Le long métrage émeut sans pathos et le quotidien de ces jeunes femmes oscillant entre la combativité et le découragement donne un beau moment de cinéma. Comme souvent chez les Dardenne, le déterminisme absorbe les personnages, qui pourtant veulent y échapper. L’une de ces filles a fui une mère alcoolique et déphasée, et ne souhaite pas lui confier le bébé qu’elle n’a pas désiré ; cette autre, qui s’est sentie abandonnée par sa mère à sa naissance, n’a pas souhaité suivre la même voie ; quant à cette jeune maman d’origine africaine, elle tente vainement de retenir son petit ami immature et de se rapprocher de sa sœur.
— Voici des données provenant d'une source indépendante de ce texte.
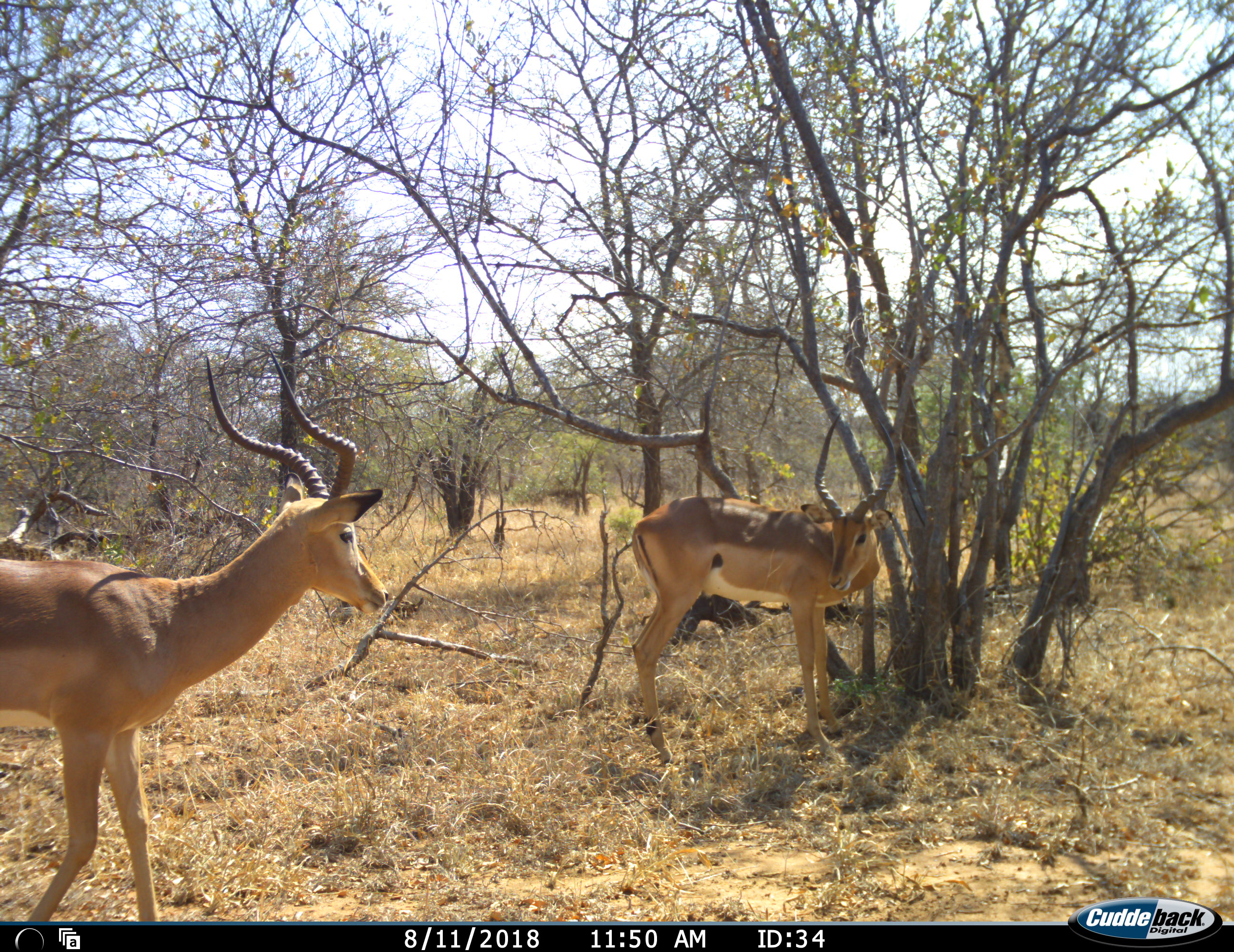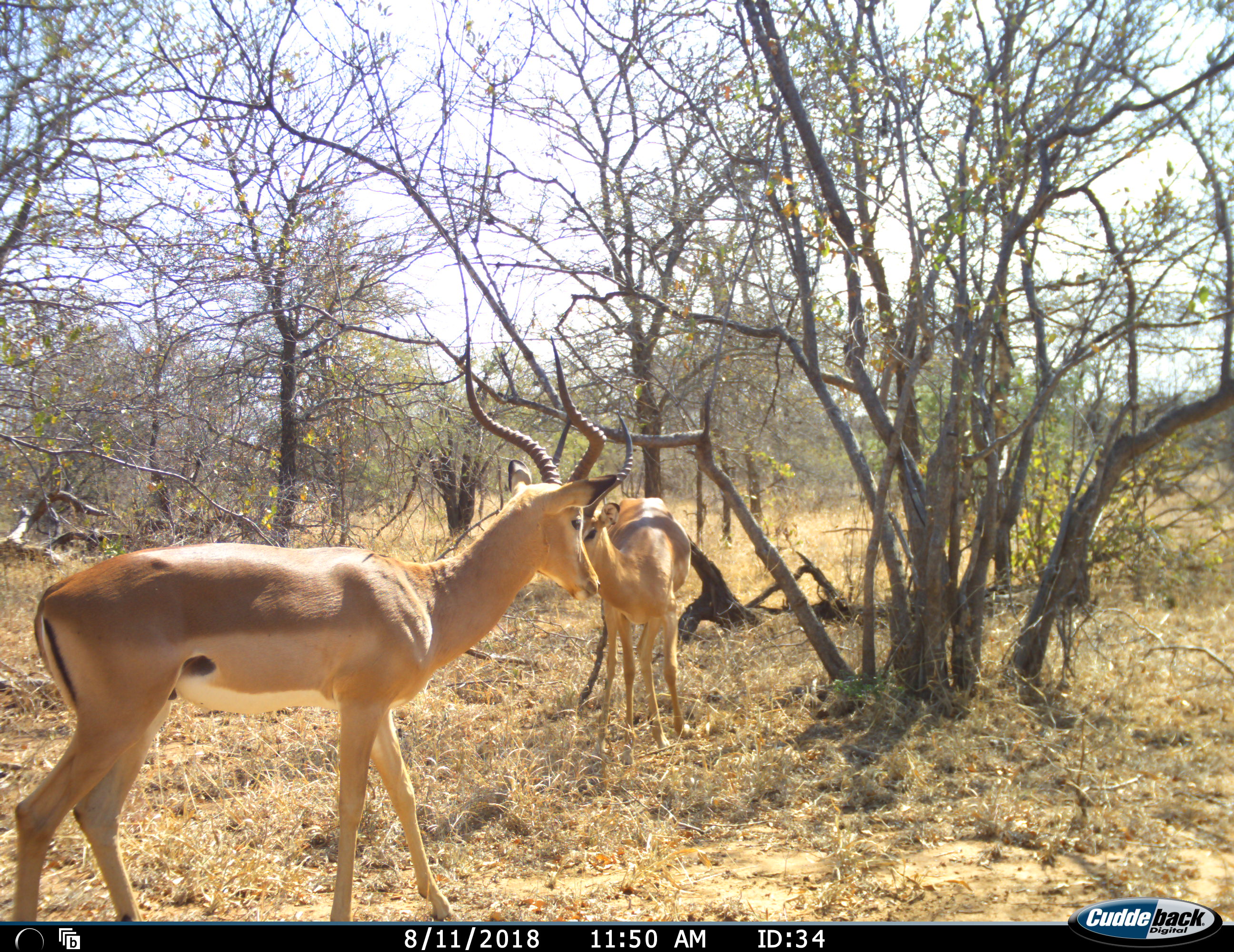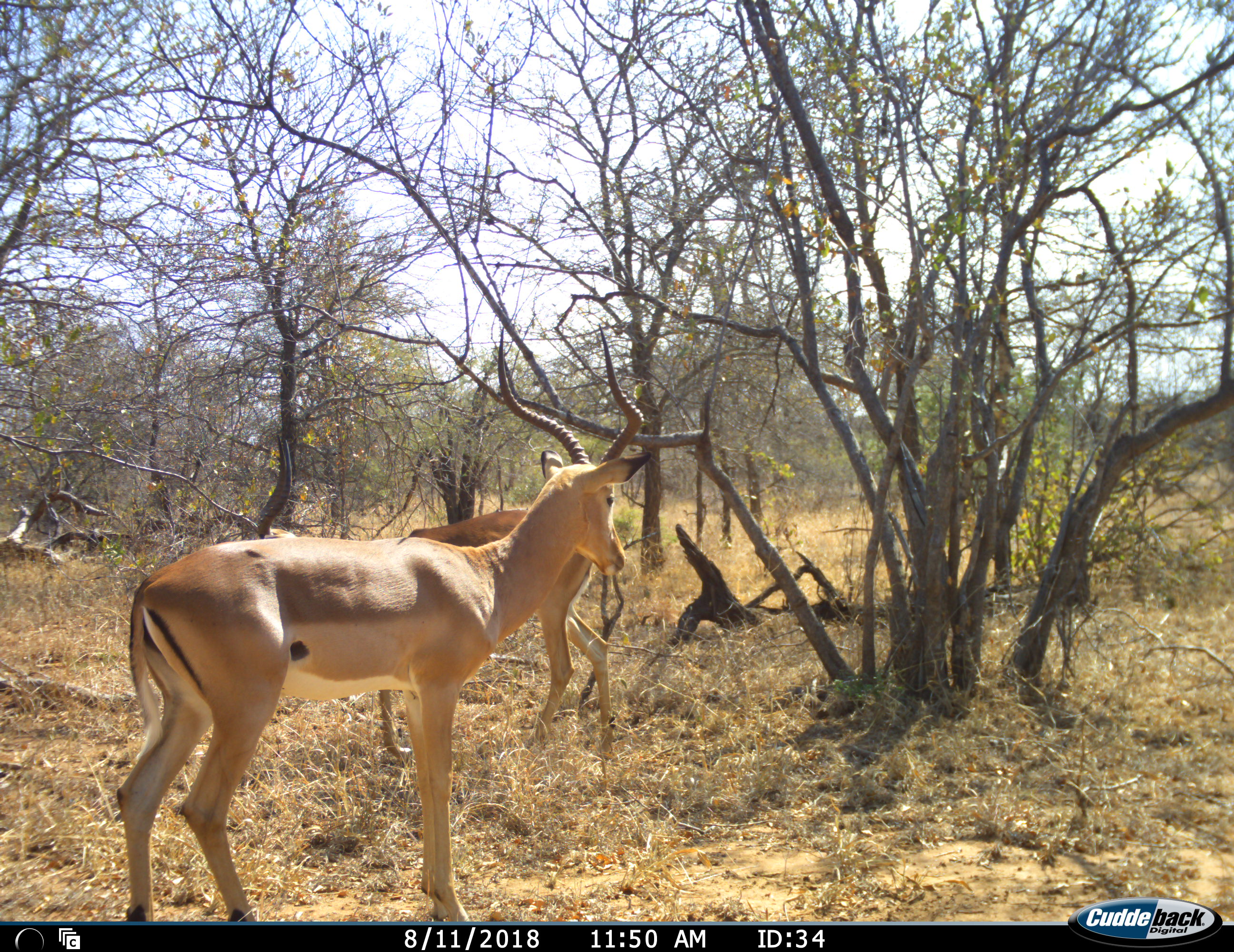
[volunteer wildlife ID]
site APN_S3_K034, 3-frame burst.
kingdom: Animalia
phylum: Chordata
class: Mammalia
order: Artiodactyla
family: Bovidae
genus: Aepyceros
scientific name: Aepyceros melampus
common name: impala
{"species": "impala (Aepyceros melampus)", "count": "2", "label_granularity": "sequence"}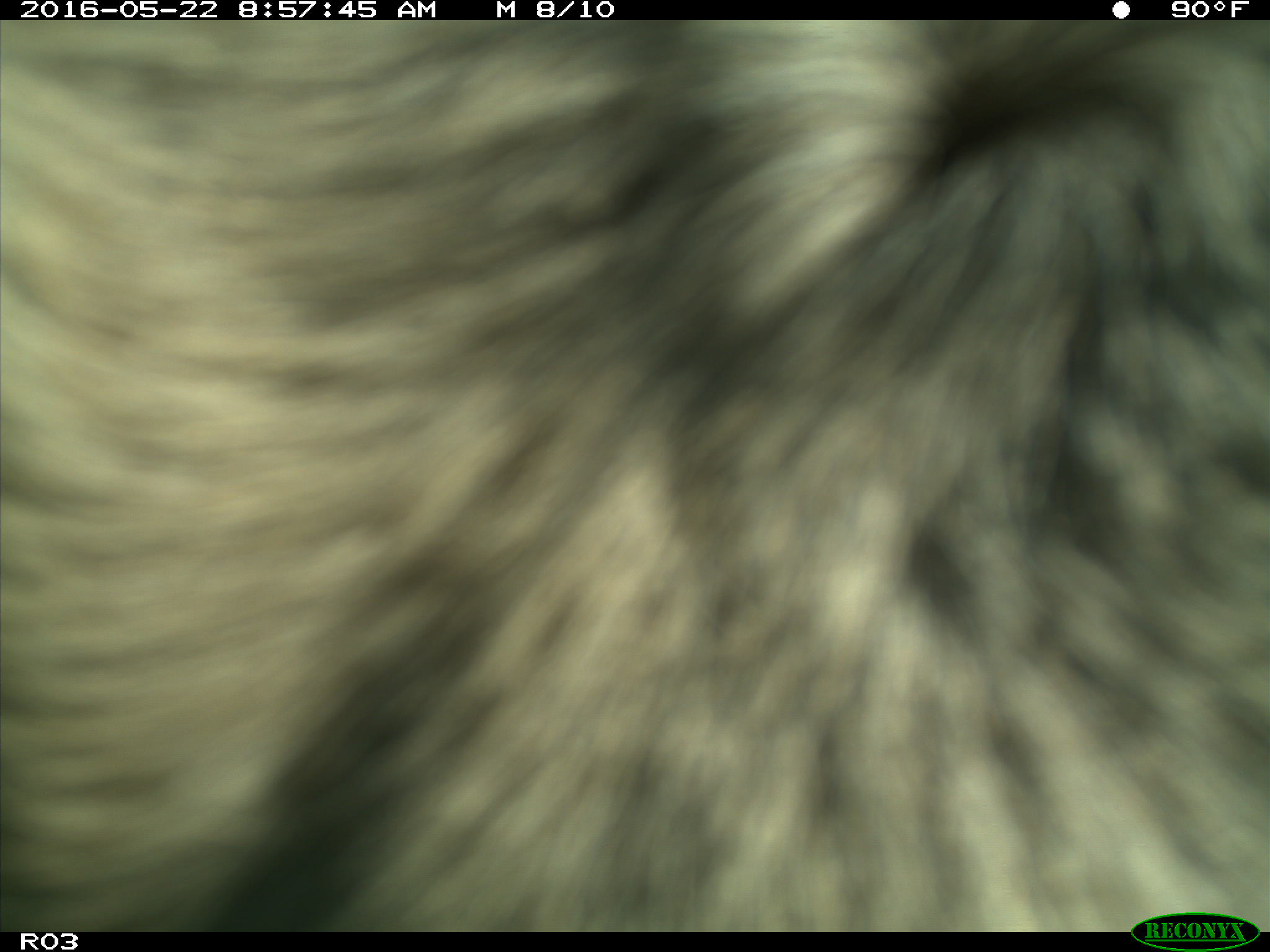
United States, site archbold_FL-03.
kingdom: Animalia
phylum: Chordata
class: Mammalia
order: Artiodactyla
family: Bovidae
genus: Bos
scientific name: Bos taurus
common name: domestic cow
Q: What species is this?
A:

Nul naturalisme pesant dans ces situations, tant la limpidité de l’écriture comme des dialogues et le dépouillement de la mise en scène transcendent les conventions. Et l’on retrouvera de nombreuses similitudes avec les œuvres antérieures des frères, à commencer par le thème des problèmes rencontrés par de jeunes parents, déjà au cœur de L’enfant.
- © Christine Plenus / 2025 Diaphana Distribution. Tous droits réservés.
En fait, Jeunes mères est au carrefour de deux tendances stylistiques des cinéastes. Le début de leur filmographie était axé sur des drames sociaux épurés, de La promesse au Silence de Lorna. Cette épure était revenue ces dernières années avec Le jeune Ahmed et Tori et Lokita. Entre-temps, les Dardenne, tout en misant sur l’économie de moyens, avaient osé la fibre romanesque ou émotionnelle, avec le recours à des actrices bankables : Cécile de France dans Le gamin au vélo, Marion Cotillard dans Deux jours, une nuit, Adèle Haenel dans La fille inconnue, sans toutefois renier leur âme. Ces deux caractéristiques sont ici fusionnées : Jeunes mères a le profil d’une œuvre grand public susceptible de toucher le plus grand nombre, tout en étant marqué par le réalisme semi-documentaire des deux frères, sans le côté didactique d’une Jeanne Herry abordant l’adoption dans Pupille. On l’aura compris : Jeunes mères est un film précieux et humain, que nous ne saurons que recommander.